◆ Texte source ◆
------------

Comparer le chauffage simple et la climatisation

Préambule – 2025 

L’article qui suit, “Comparer le chauffage simple et la climatisation”, publié en 2014, propose une analyse comparative rigoureuse et détaillée de différents systèmes de confort thermique pour un bureau type. Basée sur une simulation approfondie, cette étude met en lumière le compromis fondamental entre coût d’exploitation et niveau de confort, des principes qui restent au cœur des préoccupations actuelles. Cependant, la décennie qui s’est écoulée depuis sa publication a été le théâtre de bouleversements technologiques, économiques et réglementaires si profonds qu’ils en redéfinissent radicalement les conclusions.
Ce préambule a pour vocation de fournir une grille de lecture actualisée pour l’étude de 2014. Si la méthodologie comparative reste pertinente, les hypothèses sur lesquelles elle repose – notamment les coûts énergétiques et les technologies disponibles – sont aujourd’hui plutôt obsolètes. Nous explorerons ici les trois révolutions majeures qui obligent à réinterpréter cette analyse : la crise des coûts de l’énergie, l’avènement des systèmes intelligents et la généralisation des technologies de chauffage et de refroidissement à haute efficacité.

1. La Révolution Économique : L’Impact de la Flambée des Prix de l’Énergie

Le pilier de l’analyse de 2014 est une comparaison économique basée sur des coûts énergétiques qui nous semblent aujourd’hui incroyablement bas. L’étude postulait un coût de 16 c€/kWh pour l’électricité et 6,22 c€/kWh pour le chauffage au fioul. En 2024, la réalité est tout autre :
Le coût de l’électricité a explosé, atteignant environ 25 c€/kWh pour les consommateurs résidentiels, soit une augmentation de plus de 56%. Cette hausse spectaculaire modifie fondamentalement le poids du poste “transport” (ventilateurs, circulateurs) et du refroidissement dans le bilan global.

------------

◆ Votre objectif ◆
Recopiez le texte source en entier, à l'identique, sans rien omettre ni modifier. Appuyez-vous uniquement sur le texte source.

------------

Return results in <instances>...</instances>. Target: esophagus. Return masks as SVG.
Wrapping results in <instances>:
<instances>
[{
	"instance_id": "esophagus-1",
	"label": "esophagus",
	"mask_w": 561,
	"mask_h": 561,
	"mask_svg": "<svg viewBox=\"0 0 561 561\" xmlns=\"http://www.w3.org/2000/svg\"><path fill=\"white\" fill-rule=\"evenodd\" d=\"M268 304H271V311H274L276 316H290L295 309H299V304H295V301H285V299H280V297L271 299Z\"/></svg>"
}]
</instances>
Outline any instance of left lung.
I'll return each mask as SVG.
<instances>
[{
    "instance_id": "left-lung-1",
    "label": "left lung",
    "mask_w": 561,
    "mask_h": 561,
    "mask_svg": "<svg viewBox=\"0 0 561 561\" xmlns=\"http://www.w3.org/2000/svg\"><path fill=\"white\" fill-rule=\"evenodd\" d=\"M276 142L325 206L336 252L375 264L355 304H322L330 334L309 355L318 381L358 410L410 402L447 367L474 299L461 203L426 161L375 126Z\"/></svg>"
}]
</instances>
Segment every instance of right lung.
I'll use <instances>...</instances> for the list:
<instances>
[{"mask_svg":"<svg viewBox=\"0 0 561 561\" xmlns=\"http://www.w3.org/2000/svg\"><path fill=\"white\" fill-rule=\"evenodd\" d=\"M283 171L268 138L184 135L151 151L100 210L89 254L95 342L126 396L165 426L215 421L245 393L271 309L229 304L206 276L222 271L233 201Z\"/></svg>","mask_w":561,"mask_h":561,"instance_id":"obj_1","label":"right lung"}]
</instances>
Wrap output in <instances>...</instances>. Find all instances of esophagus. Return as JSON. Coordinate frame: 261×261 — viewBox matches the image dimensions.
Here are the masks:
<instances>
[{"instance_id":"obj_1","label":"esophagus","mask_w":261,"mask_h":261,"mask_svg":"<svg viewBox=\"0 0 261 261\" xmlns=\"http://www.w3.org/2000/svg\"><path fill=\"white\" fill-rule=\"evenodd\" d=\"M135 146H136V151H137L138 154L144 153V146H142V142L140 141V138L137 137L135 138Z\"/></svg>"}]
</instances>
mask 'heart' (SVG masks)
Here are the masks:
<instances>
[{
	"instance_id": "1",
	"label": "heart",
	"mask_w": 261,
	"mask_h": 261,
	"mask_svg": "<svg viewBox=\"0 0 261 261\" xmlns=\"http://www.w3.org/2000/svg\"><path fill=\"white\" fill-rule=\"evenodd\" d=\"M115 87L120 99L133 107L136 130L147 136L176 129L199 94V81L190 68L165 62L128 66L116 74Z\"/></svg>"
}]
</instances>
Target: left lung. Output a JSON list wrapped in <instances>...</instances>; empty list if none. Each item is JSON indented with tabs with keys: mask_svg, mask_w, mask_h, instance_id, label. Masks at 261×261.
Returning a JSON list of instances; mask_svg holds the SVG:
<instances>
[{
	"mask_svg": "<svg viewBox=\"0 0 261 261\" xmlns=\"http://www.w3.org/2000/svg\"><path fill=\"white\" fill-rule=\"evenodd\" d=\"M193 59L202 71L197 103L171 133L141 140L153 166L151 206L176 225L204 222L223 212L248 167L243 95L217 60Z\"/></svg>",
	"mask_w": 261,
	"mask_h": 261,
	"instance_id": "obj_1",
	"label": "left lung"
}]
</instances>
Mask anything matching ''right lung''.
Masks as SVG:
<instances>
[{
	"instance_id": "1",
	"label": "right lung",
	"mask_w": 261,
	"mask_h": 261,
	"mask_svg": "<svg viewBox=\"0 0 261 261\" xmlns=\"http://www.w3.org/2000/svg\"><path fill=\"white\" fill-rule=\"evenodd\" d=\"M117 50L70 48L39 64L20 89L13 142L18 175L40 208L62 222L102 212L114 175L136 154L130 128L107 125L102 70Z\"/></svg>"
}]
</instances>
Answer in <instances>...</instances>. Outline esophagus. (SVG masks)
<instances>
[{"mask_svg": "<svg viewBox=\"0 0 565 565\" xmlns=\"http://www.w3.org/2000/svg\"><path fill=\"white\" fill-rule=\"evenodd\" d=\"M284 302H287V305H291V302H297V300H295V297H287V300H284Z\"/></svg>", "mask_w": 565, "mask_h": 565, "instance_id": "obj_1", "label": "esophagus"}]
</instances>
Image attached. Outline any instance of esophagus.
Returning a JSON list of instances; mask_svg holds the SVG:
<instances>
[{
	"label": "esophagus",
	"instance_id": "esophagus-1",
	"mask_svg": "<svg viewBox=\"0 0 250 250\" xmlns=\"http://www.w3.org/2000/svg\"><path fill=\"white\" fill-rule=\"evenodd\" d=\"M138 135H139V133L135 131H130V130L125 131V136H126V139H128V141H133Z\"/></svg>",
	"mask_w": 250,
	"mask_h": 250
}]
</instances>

------------

◆ Réponse rédigée ◆
Comparer le chauffage simple et la climatisation

Préambule – 2025 

L’article qui suit, “Comparer le chauffage simple et la climatisation”, publié en 2014, propose une analyse comparative rigoureuse et détaillée de différents systèmes de confort thermique pour un bureau type. Basée sur une simulation approfondie, cette étude met en lumière le compromis fondamental entre coût d’exploitation et niveau de confort, des principes qui restent au cœur des préoccupations actuelles. Cependant, la décennie qui s’est écoulée depuis sa publication a été le théâtre de bouleversements technologiques, économiques et réglementaires si profonds qu’ils en redéfinissent radicalement les conclusions.
Ce préambule a pour vocation de fournir une grille de lecture actualisée pour l’étude de 2014. Si la méthodologie comparative reste pertinente, les hypothèses sur lesquelles elle repose – notamment les coûts énergétiques et les technologies disponibles – sont aujourd’hui plutôt obsolètes. Nous explorerons ici les trois révolutions majeures qui obligent à réinterpréter cette analyse : la crise des coûts de l’énergie, l’avènement des systèmes intelligents et la généralisation des technologies de chauffage et de refroidissement à haute efficacité.

1. La Révolution Économique : L’Impact de la Flambée des Prix de l’Énergie

Le pilier de l’analyse de 2014 est une comparaison économique basée sur des coûts énergétiques qui nous semblent aujourd’hui incroyablement bas. L’étude postulait un coût de 16 c€/kWh pour l’électricité et 6,22 c€/kWh pour le chauffage au fioul. En 2024, la réalité est tout autre :
Le coût de l’électricité a explosé, atteignant environ 25 c€/kWh pour les consommateurs résidentiels, soit une augmentation de plus de 56%. Cette hausse spectaculaire modifie fondamentalement le poids du poste “transport” (ventilateurs, circulateurs) et du refroidissement dans le bilan global.